• [GOAL]
Reproduce the entries from the very beginning through the line containing "4318 millimetres", inclusive, and leave the pictures out of your answer.
---------- MATERIAL SUPPLIED ----------
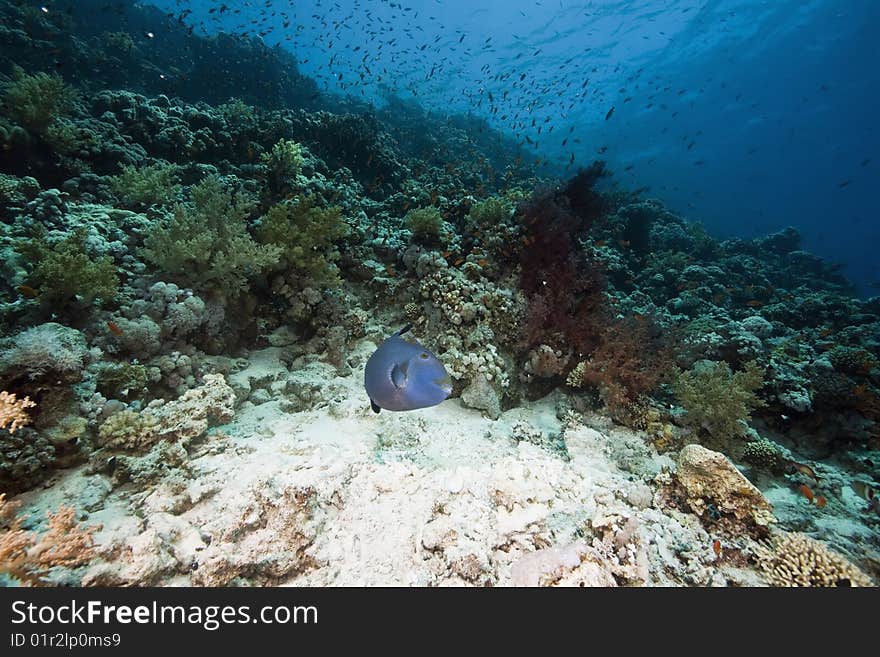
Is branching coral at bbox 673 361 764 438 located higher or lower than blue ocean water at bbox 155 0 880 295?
lower

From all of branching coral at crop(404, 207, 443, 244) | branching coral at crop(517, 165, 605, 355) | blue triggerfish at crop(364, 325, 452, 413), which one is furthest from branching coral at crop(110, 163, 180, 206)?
blue triggerfish at crop(364, 325, 452, 413)

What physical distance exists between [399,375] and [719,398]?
4318 millimetres

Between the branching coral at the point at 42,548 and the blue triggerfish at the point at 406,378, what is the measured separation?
1804mm

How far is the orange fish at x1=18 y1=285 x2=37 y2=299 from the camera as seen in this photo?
10.1 feet

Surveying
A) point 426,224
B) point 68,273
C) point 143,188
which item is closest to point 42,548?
point 68,273

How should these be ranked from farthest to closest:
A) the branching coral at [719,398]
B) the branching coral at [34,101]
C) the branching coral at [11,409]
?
the branching coral at [34,101], the branching coral at [719,398], the branching coral at [11,409]

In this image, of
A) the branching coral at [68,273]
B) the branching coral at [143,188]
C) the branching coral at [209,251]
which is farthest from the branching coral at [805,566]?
the branching coral at [143,188]

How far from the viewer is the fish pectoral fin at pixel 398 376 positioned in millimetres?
1656

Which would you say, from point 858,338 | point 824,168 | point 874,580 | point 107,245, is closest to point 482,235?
point 107,245

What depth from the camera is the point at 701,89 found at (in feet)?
136

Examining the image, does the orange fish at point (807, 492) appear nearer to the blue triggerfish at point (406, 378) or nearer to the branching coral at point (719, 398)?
the branching coral at point (719, 398)

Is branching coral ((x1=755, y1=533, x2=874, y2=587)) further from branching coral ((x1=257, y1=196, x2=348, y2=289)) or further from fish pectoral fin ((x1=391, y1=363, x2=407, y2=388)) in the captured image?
branching coral ((x1=257, y1=196, x2=348, y2=289))

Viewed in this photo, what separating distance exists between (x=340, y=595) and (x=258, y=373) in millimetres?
2881

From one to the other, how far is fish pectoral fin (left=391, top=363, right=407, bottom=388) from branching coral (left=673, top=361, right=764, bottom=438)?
13.6 feet
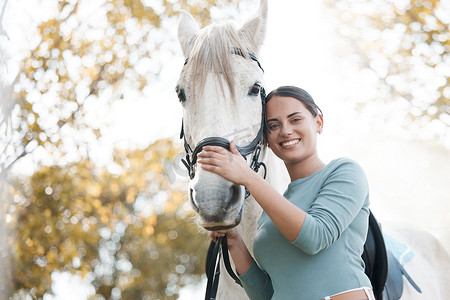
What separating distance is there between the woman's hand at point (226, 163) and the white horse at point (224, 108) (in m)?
0.04

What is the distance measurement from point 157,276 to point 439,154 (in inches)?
582

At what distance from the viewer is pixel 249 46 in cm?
231

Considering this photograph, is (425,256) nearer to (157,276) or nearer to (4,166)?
(4,166)

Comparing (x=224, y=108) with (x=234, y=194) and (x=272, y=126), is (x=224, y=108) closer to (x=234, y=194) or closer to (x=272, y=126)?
(x=272, y=126)

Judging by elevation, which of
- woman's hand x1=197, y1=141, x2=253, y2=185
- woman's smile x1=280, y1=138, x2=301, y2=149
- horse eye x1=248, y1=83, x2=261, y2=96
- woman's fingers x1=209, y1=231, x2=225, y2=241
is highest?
horse eye x1=248, y1=83, x2=261, y2=96

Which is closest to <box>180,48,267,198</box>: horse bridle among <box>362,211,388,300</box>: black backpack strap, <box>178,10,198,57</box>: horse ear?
<box>178,10,198,57</box>: horse ear

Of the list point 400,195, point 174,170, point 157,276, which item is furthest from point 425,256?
point 157,276

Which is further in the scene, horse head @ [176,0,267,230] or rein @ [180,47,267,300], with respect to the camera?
rein @ [180,47,267,300]

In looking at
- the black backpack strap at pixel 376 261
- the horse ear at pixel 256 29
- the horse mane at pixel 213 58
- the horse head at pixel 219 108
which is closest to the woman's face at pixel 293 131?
the horse head at pixel 219 108

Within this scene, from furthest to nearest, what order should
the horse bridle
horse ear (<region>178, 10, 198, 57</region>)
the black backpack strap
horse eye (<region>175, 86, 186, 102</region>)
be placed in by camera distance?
horse ear (<region>178, 10, 198, 57</region>), the black backpack strap, horse eye (<region>175, 86, 186, 102</region>), the horse bridle

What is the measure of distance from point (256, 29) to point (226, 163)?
3.69 ft

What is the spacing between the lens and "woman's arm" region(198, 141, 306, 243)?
1.49 meters

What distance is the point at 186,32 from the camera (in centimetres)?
263

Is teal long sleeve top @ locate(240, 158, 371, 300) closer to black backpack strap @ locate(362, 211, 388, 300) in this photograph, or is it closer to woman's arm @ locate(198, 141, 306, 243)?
woman's arm @ locate(198, 141, 306, 243)
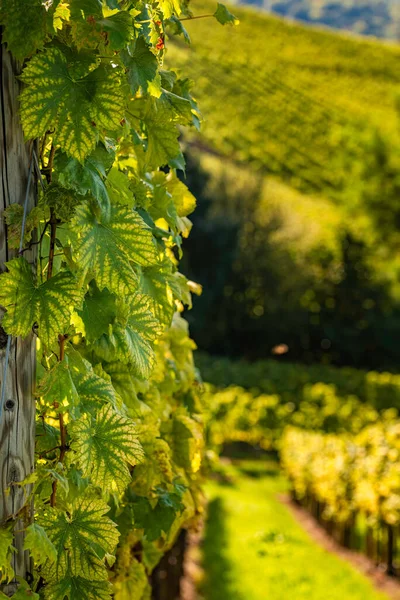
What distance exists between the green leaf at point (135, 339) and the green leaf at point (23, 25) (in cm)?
61

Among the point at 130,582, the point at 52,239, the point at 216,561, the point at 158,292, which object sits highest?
the point at 52,239

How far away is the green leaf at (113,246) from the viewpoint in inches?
56.3

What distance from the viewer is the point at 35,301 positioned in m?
1.41

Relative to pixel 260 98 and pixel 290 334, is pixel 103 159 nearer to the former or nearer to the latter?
pixel 290 334

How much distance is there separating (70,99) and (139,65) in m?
0.24

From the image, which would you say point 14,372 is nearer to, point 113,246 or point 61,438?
point 61,438

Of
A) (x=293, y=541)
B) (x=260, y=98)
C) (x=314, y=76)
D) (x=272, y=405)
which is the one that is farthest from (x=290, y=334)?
(x=314, y=76)

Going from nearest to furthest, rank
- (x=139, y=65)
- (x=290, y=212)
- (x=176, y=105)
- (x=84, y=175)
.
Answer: (x=84, y=175) < (x=139, y=65) < (x=176, y=105) < (x=290, y=212)

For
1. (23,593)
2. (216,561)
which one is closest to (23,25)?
(23,593)

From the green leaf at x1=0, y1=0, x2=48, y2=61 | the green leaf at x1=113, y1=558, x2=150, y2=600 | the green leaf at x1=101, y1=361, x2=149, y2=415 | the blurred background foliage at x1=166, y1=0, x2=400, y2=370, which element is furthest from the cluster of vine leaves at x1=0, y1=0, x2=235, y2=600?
the blurred background foliage at x1=166, y1=0, x2=400, y2=370

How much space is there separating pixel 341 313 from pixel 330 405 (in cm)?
1022

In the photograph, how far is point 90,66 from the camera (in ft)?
4.77

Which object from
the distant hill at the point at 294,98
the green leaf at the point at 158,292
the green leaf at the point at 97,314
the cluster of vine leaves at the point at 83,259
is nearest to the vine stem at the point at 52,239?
the cluster of vine leaves at the point at 83,259

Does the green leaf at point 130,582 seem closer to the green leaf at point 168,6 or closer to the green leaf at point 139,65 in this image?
the green leaf at point 139,65
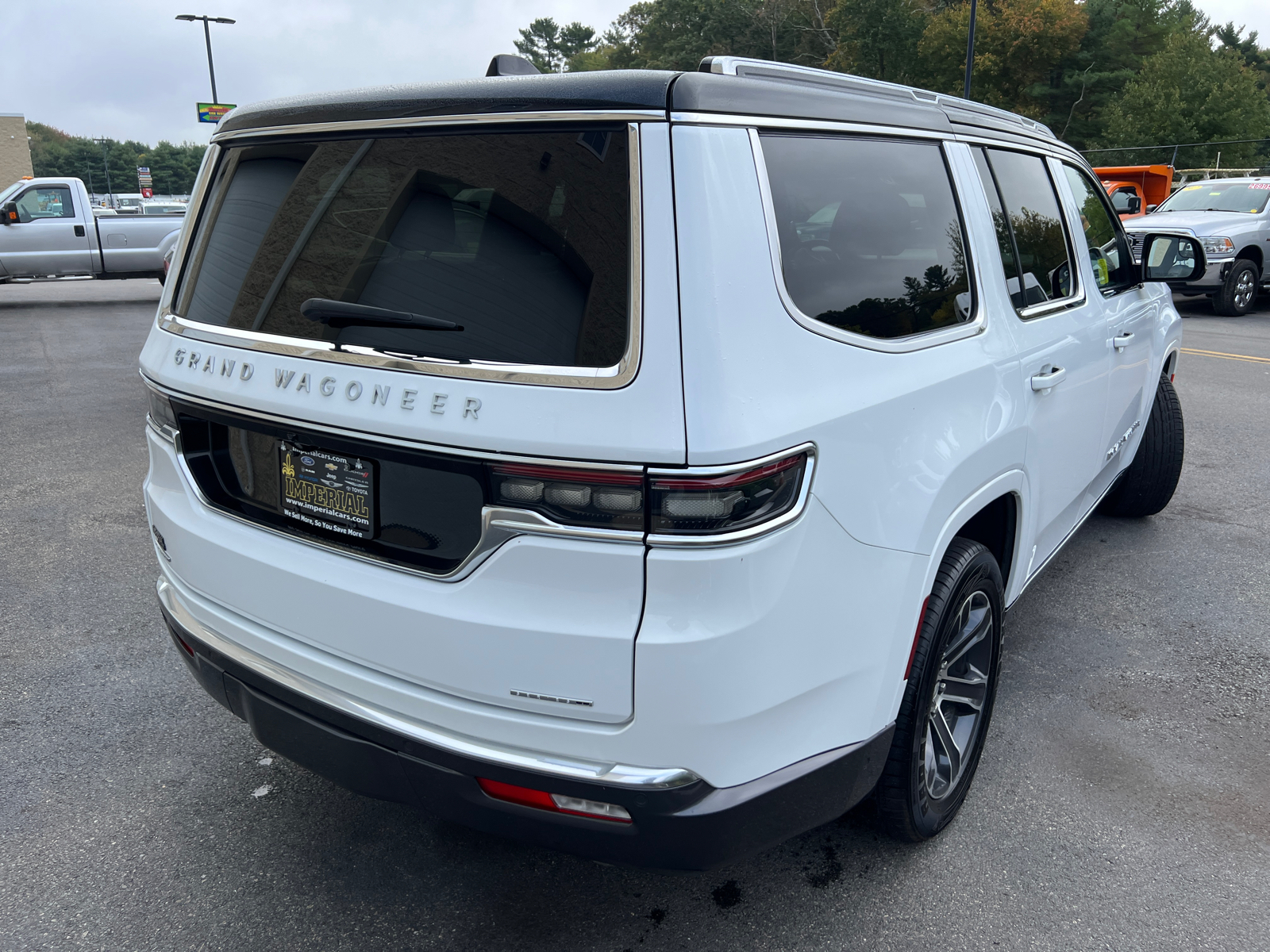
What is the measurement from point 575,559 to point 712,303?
0.50 m

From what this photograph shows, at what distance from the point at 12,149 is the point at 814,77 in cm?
6676

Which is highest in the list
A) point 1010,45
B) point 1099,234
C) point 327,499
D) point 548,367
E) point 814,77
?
point 1010,45

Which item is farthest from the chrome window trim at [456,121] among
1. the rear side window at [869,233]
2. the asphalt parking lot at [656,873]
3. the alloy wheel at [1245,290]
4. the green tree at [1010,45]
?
the green tree at [1010,45]

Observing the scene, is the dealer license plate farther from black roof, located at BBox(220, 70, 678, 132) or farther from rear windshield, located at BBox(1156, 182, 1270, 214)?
rear windshield, located at BBox(1156, 182, 1270, 214)

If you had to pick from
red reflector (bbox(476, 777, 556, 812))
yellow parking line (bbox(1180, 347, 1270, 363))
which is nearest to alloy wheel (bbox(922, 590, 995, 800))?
red reflector (bbox(476, 777, 556, 812))

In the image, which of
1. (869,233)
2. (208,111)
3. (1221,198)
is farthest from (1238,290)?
(208,111)

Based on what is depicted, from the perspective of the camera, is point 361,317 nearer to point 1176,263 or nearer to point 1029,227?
point 1029,227

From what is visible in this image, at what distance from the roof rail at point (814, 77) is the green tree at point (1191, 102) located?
45.7m

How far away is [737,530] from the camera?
1.62m

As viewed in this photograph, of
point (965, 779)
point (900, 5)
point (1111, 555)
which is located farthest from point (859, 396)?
point (900, 5)

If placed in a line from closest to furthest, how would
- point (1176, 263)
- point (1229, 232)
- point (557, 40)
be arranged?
point (1176, 263) < point (1229, 232) < point (557, 40)

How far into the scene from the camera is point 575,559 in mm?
1641

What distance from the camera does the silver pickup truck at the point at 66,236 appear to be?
15.1 meters

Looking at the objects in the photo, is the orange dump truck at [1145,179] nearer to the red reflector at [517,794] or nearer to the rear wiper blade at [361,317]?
the rear wiper blade at [361,317]
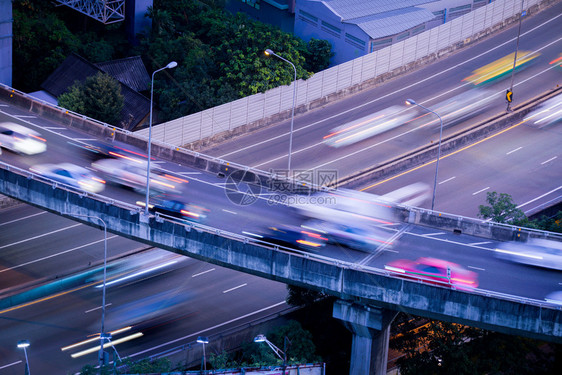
----------
• [FINISHED ANSWER]
Is branching coral at bbox 673 361 764 438 located higher or lower than blue ocean water at bbox 155 0 880 295?
lower

From all of branching coral at crop(404, 207, 443, 244) | branching coral at crop(517, 165, 605, 355) | blue triggerfish at crop(364, 325, 452, 413), which one is furthest from branching coral at crop(110, 163, 180, 206)?
blue triggerfish at crop(364, 325, 452, 413)

What physical distance exists between [399,375] and [719,398]?
4318 millimetres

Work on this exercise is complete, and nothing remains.